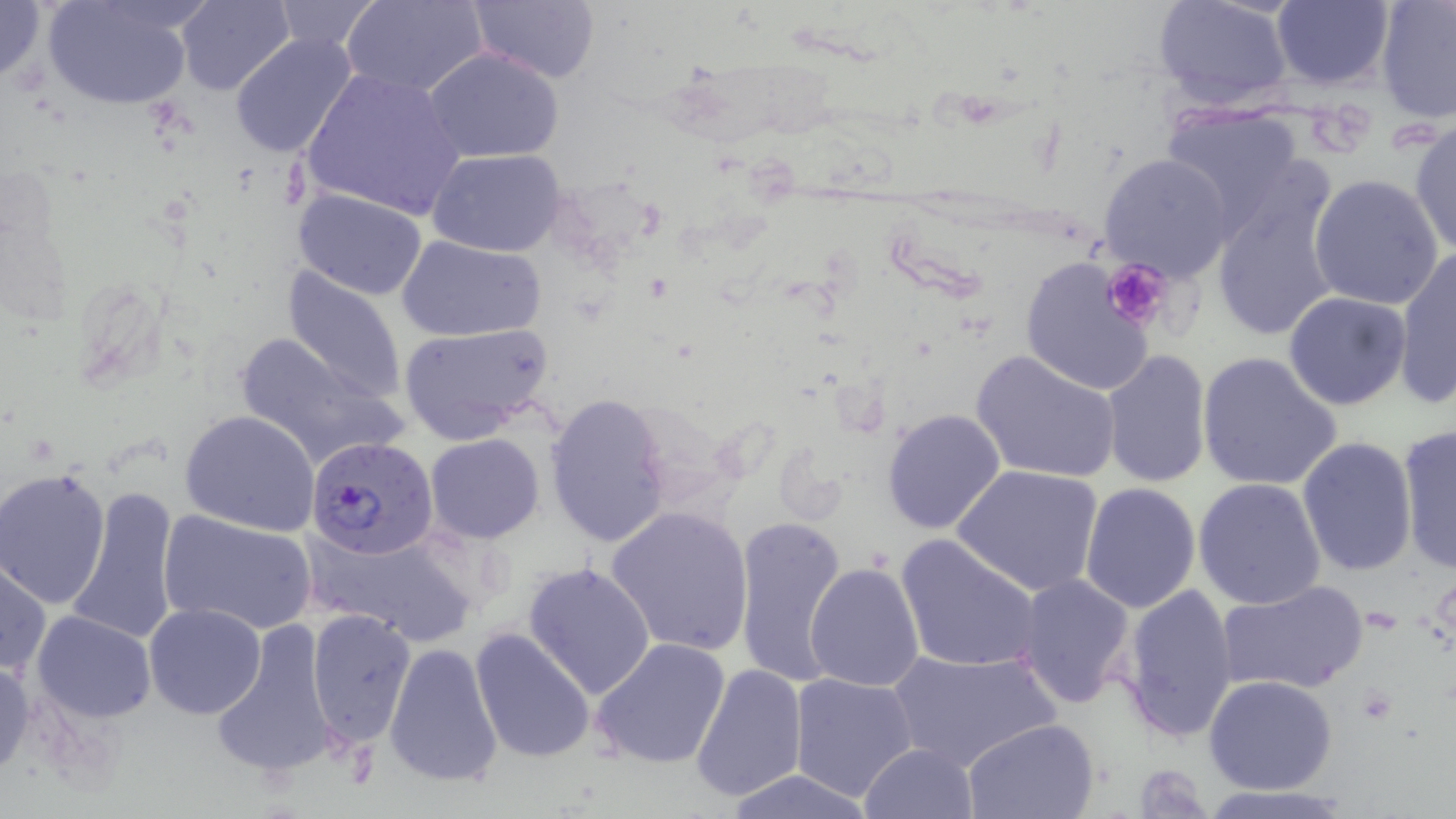

slide_level_diagnosis: Plasmodium falciparum
magnification: 1000x
stain: May-Grünwald-Giemsa
plasmodium_falciparum_infected_red_blood_cell_locations: 'approximate bounding boxes as (x1, y1, x2, y2) in pixels: (307, 437, 438, 560)'
uninfected_red_blood_cell_locations: 'approximate bounding boxes as (x1, y1, x2, y2) in pixels: (0, 0, 50, 92), (43, 0, 196, 110), (176, 0, 295, 95), (343, 0, 490, 98), (468, 0, 601, 85), (1152, 0, 1294, 112), (1376, 0, 1456, 124), (1269, 1, 1394, 89), (268, 2, 383, 56), (230, 33, 358, 158), (423, 47, 565, 164), (301, 65, 467, 225), (1157, 104, 1308, 235), (1407, 117, 1456, 258), (427, 149, 568, 257), (1098, 152, 1236, 283), (1207, 169, 1342, 343), (1309, 173, 1444, 308), (292, 186, 427, 300), (397, 233, 546, 342), (1394, 248, 1456, 408), (1020, 256, 1158, 397), (283, 266, 408, 403), (1283, 291, 1413, 411), (397, 322, 555, 445), (228, 327, 403, 471), (970, 348, 1122, 484), (1197, 350, 1342, 493), (1101, 351, 1213, 489), (543, 392, 673, 549), (881, 407, 1007, 536), (180, 410, 321, 535), (1399, 425, 1455, 571), (424, 434, 545, 543), (1297, 435, 1418, 577), (952, 463, 1105, 597), (0, 467, 112, 609), (1194, 477, 1327, 610), (1078, 481, 1201, 612), (66, 485, 182, 646), (605, 505, 753, 657), (161, 512, 316, 637), (733, 513, 851, 690), (306, 526, 479, 644), (895, 533, 1042, 674), (0, 559, 50, 678), (522, 560, 656, 701), (805, 560, 926, 691), (1013, 574, 1137, 711), (1218, 579, 1369, 696), (1118, 582, 1240, 743), (144, 603, 266, 719), (305, 606, 418, 748), (31, 610, 156, 722), (211, 618, 339, 782), (469, 627, 597, 764), (591, 637, 733, 771), (383, 640, 505, 789), (887, 647, 1057, 775), (0, 657, 34, 781), (691, 662, 808, 803), (789, 670, 920, 802), (1204, 674, 1337, 795), (962, 718, 1101, 818), (858, 742, 980, 819), (720, 769, 880, 818)'
image_size: 1456×819 pixels
modality: light microscopy
preparation: thin blood film
field_of_view: single
platelet_locations: 'approximate bounding boxes as (x1, y1, x2, y2) in pixels: (1102, 257, 1173, 331)'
Report the malaria status of this cell.
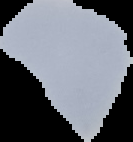

It is uninfected.

image type = cell region segmented out of the field of view; surrounding area masked to black
image size = 133×142 pixels
preparation = thin blood film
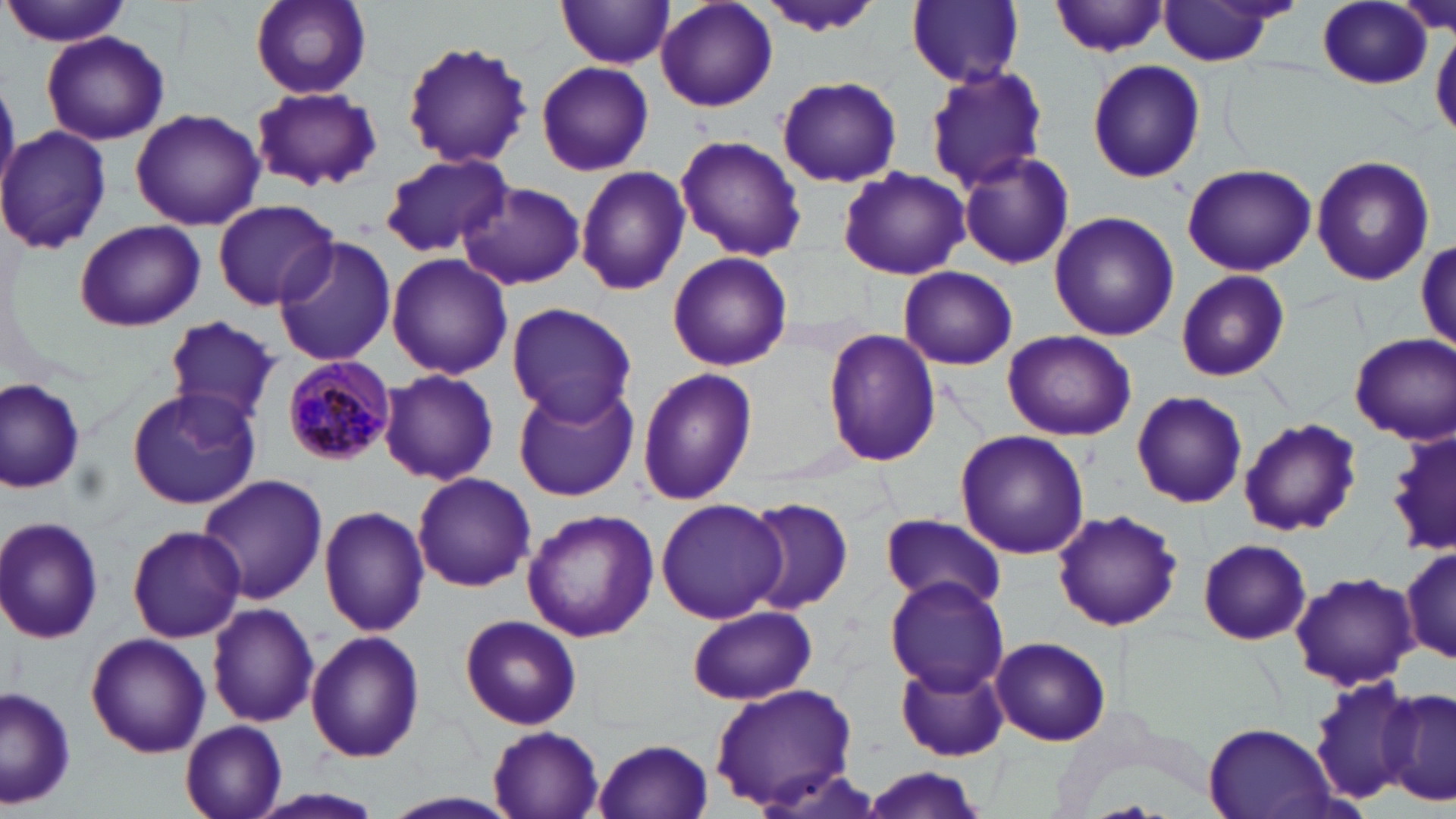

Summary:
  - Coordinate format: approximate bounding boxes as (x1,y1)-(x2,y2) corner pairs in pixels
  - Plasmodium malariae-infected red blood cell locations: (281,356)-(395,468)
  - Uninfected red blood cell locations: (3,0)-(132,48), (248,0)-(372,99), (907,0)-(1026,88), (655,1)-(778,113), (755,1)-(886,38), (555,2)-(674,70), (1050,2)-(1170,58), (1153,2)-(1295,66), (1316,3)-(1431,90), (1431,26)-(1455,143), (41,30)-(170,147), (397,36)-(534,181), (17,54)-(148,217), (1088,60)-(1205,183), (536,61)-(653,176), (924,65)-(1051,191), (776,75)-(902,187), (252,85)-(381,192), (130,108)-(264,230), (0,126)-(112,253), (674,135)-(806,262), (957,149)-(1076,270), (378,153)-(513,258), (1310,154)-(1435,287), (1181,161)-(1316,276), (574,165)-(691,295), (836,166)-(969,280), (457,181)-(587,291), (213,198)-(338,310), (1048,210)-(1179,342), (73,218)-(205,333), (273,238)-(397,367), (1416,239)-(1454,355), (667,251)-(793,372), (386,253)-(513,380), (897,267)-(1018,370), (1174,270)-(1291,382), (505,301)-(638,425), (165,316)-(280,421), (822,329)-(943,468), (1000,330)-(1135,441), (1350,332)-(1455,443), (379,369)-(499,486), (637,369)-(757,508), (0,376)-(89,495), (513,384)-(637,502), (125,386)-(262,509), (1133,390)-(1247,508), (1239,418)-(1362,538), (955,430)-(1090,559), (1384,431)-(1456,557), (411,471)-(536,592), (195,474)-(328,606), (741,497)-(853,613), (655,498)-(788,625), (318,505)-(431,637), (1051,508)-(1182,633), (521,509)-(660,644), (879,512)-(1010,614), (0,516)-(105,644), (126,524)-(246,643), (1197,539)-(1311,644), (1401,542)-(1454,666), (1288,570)-(1419,690), (885,574)-(1010,697), (207,603)-(320,728), (686,604)-(817,705), (458,614)-(583,730), (304,631)-(426,763), (85,632)-(211,759), (991,636)-(1111,746), (893,657)-(1010,764), (1305,675)-(1424,803), (709,681)-(858,812), (1378,686)-(1454,803), (1,687)-(78,809), (180,721)-(289,819), (1201,724)-(1337,818), (488,728)-(603,819), (592,737)-(716,819), (860,767)-(991,817), (244,786)-(393,819), (380,791)-(519,819)
  - Slide-level diagnosis: Plasmodium malariae
  - Field of view: one of a larger specimen
  - Image size: 1456×819 pixels
  - Modality: optical microscopy
  - Preparation: thin blood smear
  - Magnification: 1000x
  - Stain: May-Grünwald-Giemsa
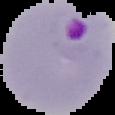
From a thin blood film. Cell region segmented out of the field of view; the surrounding area is masked to black. Malaria status: parasitized. Image is 115×115 pixels.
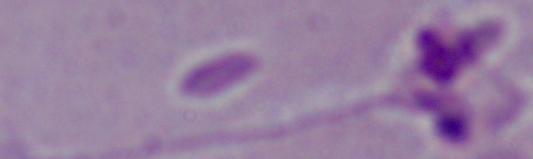 Micrograph. 1000x magnification. A Leishmania parasite is shown.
Name the cell type shown.
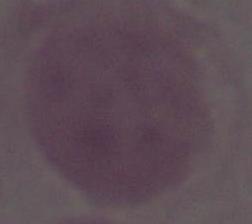

An erythrocyte.

Captured at 1000x magnification. Photomicrograph.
Assess the morphology of the erythrocytes.
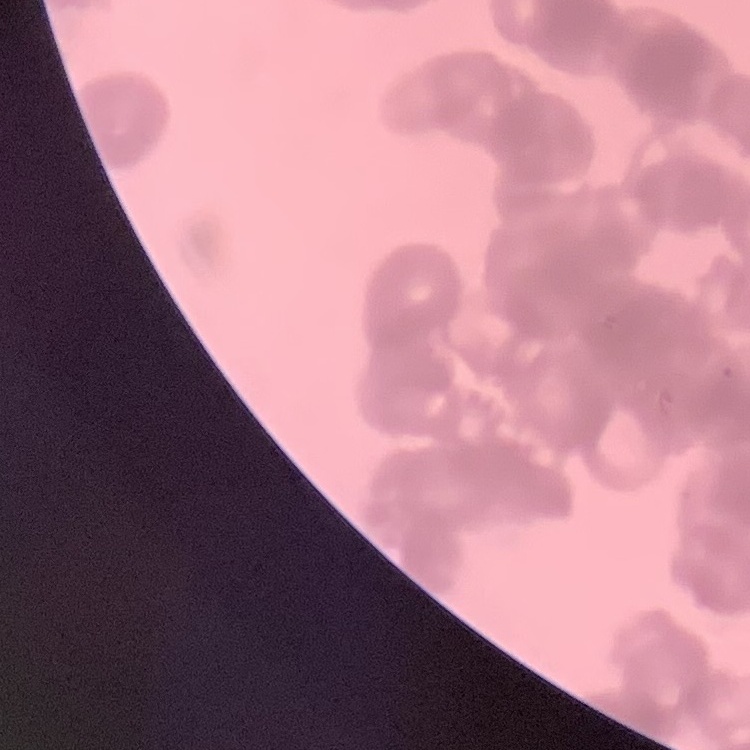
Rouleaux formation.

Thin blood film. Stained with either Field's or Giemsa. One tile cut from a larger photomicrograph.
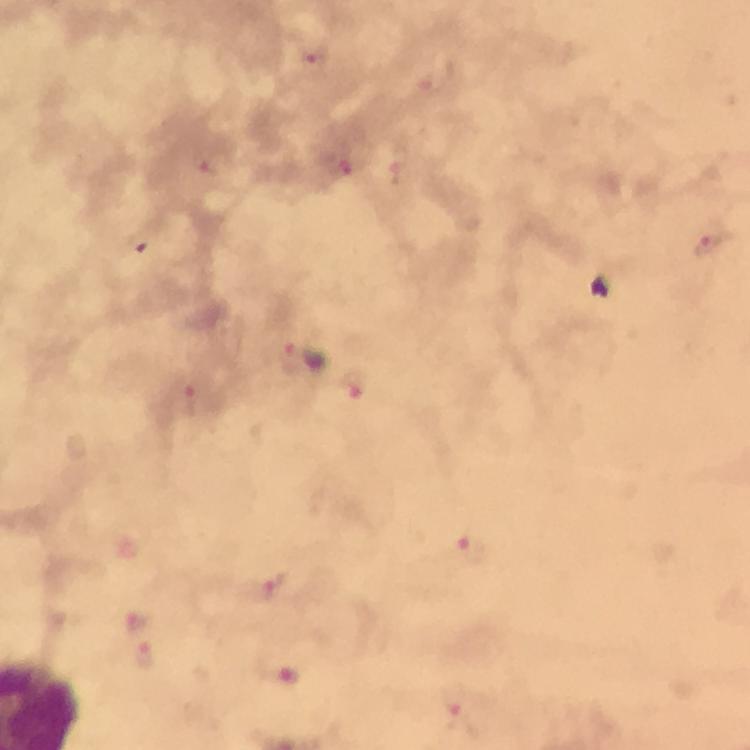

cropped_from: a single field of view
stain: Giemsa
preparation: thick smear
immersion_oil: used
malaria_parasite_locations: 'approximate centers as (x, y) in pixels: (314, 58), (207, 161), (338, 165), (711, 243), (295, 358), (352, 385), (188, 400), (470, 551), (271, 588), (141, 622), (146, 654), (456, 707)'
image_size: 750×750 pixels
capture: smartphone camera through the microscope
magnification: 100x
context: from a diagnostic examination for malaria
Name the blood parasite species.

━━━━━━━━━━━━━━━━━━━━━━━━━━━━━━

• Problem details:
Set down the data above word for word, leaving every picture out.

• Result of the exercise:
slide_level_diagnosis: Plasmodium falciparum
magnification: 1000x
stain: May-Grünwald-Giemsa
plasmodium_falciparum_infected_red_blood_cell_locations: 'approximate bounding boxes as (x1, y1, x2, y2) in pixels: (307, 437, 438, 560)'
uninfected_red_blood_cell_locations: 'approximate bounding boxes as (x1, y1, x2, y2) in pixels: (0, 0, 50, 92), (43, 0, 196, 110), (176, 0, 295, 95), (343, 0, 490, 98), (468, 0, 601, 85), (1152, 0, 1294, 112), (1376, 0, 1456, 124), (1269, 1, 1394, 89), (268, 2, 383, 56), (230, 33, 358, 158), (423, 47, 565, 164), (301, 65, 467, 225), (1157, 104, 1308, 235), (1407, 117, 1456, 258), (427, 149, 568, 257), (1098, 152, 1236, 283), (1207, 169, 1342, 343), (1309, 173, 1444, 308), (292, 186, 427, 300), (397, 233, 546, 342), (1394, 248, 1456, 408), (1020, 256, 1158, 397), (283, 266, 408, 403), (1283, 291, 1413, 411), (397, 322, 555, 445), (228, 327, 403, 471), (970, 348, 1122, 484), (1197, 350, 1342, 493), (1101, 351, 1213, 489), (543, 392, 673, 549), (881, 407, 1007, 536), (180, 410, 321, 535), (1399, 425, 1455, 571), (424, 434, 545, 543), (1297, 435, 1418, 577), (952, 463, 1105, 597), (0, 467, 112, 609), (1194, 477, 1327, 610), (1078, 481, 1201, 612), (66, 485, 182, 646), (605, 505, 753, 657), (161, 512, 316, 637), (733, 513, 851, 690), (306, 526, 479, 644), (895, 533, 1042, 674), (0, 559, 50, 678), (522, 560, 656, 701), (805, 560, 926, 691), (1013, 574, 1137, 711), (1218, 579, 1369, 696), (1118, 582, 1240, 743), (144, 603, 266, 719), (305, 606, 418, 748), (31, 610, 156, 722), (211, 618, 339, 782), (469, 627, 597, 764), (591, 637, 733, 771), (383, 640, 505, 789), (887, 647, 1057, 775), (0, 657, 34, 781), (691, 662, 808, 803), (789, 670, 920, 802), (1204, 674, 1337, 795), (962, 718, 1101, 818), (858, 742, 980, 819), (720, 769, 880, 818)'
image_size: 1456×819 pixels
modality: light microscopy
preparation: thin blood film
field_of_view: single
platelet_locations: 'approximate bounding boxes as (x1, y1, x2, y2) in pixels: (1102, 257, 1173, 331)'
Report the malaria status of this cell.

It is uninfected.

image type = cell region segmented out of the field of view; surrounding area masked to black
image size = 133×142 pixels
preparation = thin blood film

Summary:
  - Coordinate format: approximate bounding boxes as (x1,y1)-(x2,y2) corner pairs in pixels
  - Plasmodium malariae-infected red blood cell locations: (281,356)-(395,468)
  - Uninfected red blood cell locations: (3,0)-(132,48), (248,0)-(372,99), (907,0)-(1026,88), (655,1)-(778,113), (755,1)-(886,38), (555,2)-(674,70), (1050,2)-(1170,58), (1153,2)-(1295,66), (1316,3)-(1431,90), (1431,26)-(1455,143), (41,30)-(170,147), (397,36)-(534,181), (17,54)-(148,217), (1088,60)-(1205,183), (536,61)-(653,176), (924,65)-(1051,191), (776,75)-(902,187), (252,85)-(381,192), (130,108)-(264,230), (0,126)-(112,253), (674,135)-(806,262), (957,149)-(1076,270), (378,153)-(513,258), (1310,154)-(1435,287), (1181,161)-(1316,276), (574,165)-(691,295), (836,166)-(969,280), (457,181)-(587,291), (213,198)-(338,310), (1048,210)-(1179,342), (73,218)-(205,333), (273,238)-(397,367), (1416,239)-(1454,355), (667,251)-(793,372), (386,253)-(513,380), (897,267)-(1018,370), (1174,270)-(1291,382), (505,301)-(638,425), (165,316)-(280,421), (822,329)-(943,468), (1000,330)-(1135,441), (1350,332)-(1455,443), (379,369)-(499,486), (637,369)-(757,508), (0,376)-(89,495), (513,384)-(637,502), (125,386)-(262,509), (1133,390)-(1247,508), (1239,418)-(1362,538), (955,430)-(1090,559), (1384,431)-(1456,557), (411,471)-(536,592), (195,474)-(328,606), (741,497)-(853,613), (655,498)-(788,625), (318,505)-(431,637), (1051,508)-(1182,633), (521,509)-(660,644), (879,512)-(1010,614), (0,516)-(105,644), (126,524)-(246,643), (1197,539)-(1311,644), (1401,542)-(1454,666), (1288,570)-(1419,690), (885,574)-(1010,697), (207,603)-(320,728), (686,604)-(817,705), (458,614)-(583,730), (304,631)-(426,763), (85,632)-(211,759), (991,636)-(1111,746), (893,657)-(1010,764), (1305,675)-(1424,803), (709,681)-(858,812), (1378,686)-(1454,803), (1,687)-(78,809), (180,721)-(289,819), (1201,724)-(1337,818), (488,728)-(603,819), (592,737)-(716,819), (860,767)-(991,817), (244,786)-(393,819), (380,791)-(519,819)
  - Slide-level diagnosis: Plasmodium malariae
  - Field of view: one of a larger specimen
  - Image size: 1456×819 pixels
  - Modality: optical microscopy
  - Preparation: thin blood smear
  - Magnification: 1000x
  - Stain: May-Grünwald-Giemsa
From a thin blood film. Cell region segmented out of the field of view; the surrounding area is masked to black. Malaria status: parasitized. Image is 115×115 pixels.
 Micrograph. 1000x magnification. A Leishmania parasite is shown.
Name the cell type shown.

An erythrocyte.

Captured at 1000x magnification. Photomicrograph.
Assess the morphology of the erythrocytes.
Rouleaux formation.

Thin blood film. Stained with either Field's or Giemsa. One tile cut from a larger photomicrograph.

cropped_from: a single field of view
stain: Giemsa
preparation: thick smear
immersion_oil: used
malaria_parasite_locations: 'approximate centers as (x, y) in pixels: (314, 58), (207, 161), (338, 165), (711, 243), (295, 358), (352, 385), (188, 400), (470, 551), (271, 588), (141, 622), (146, 654), (456, 707)'
image_size: 750×750 pixels
capture: smartphone camera through the microscope
magnification: 100x
context: from a diagnostic examination for malaria
Name the blood parasite species.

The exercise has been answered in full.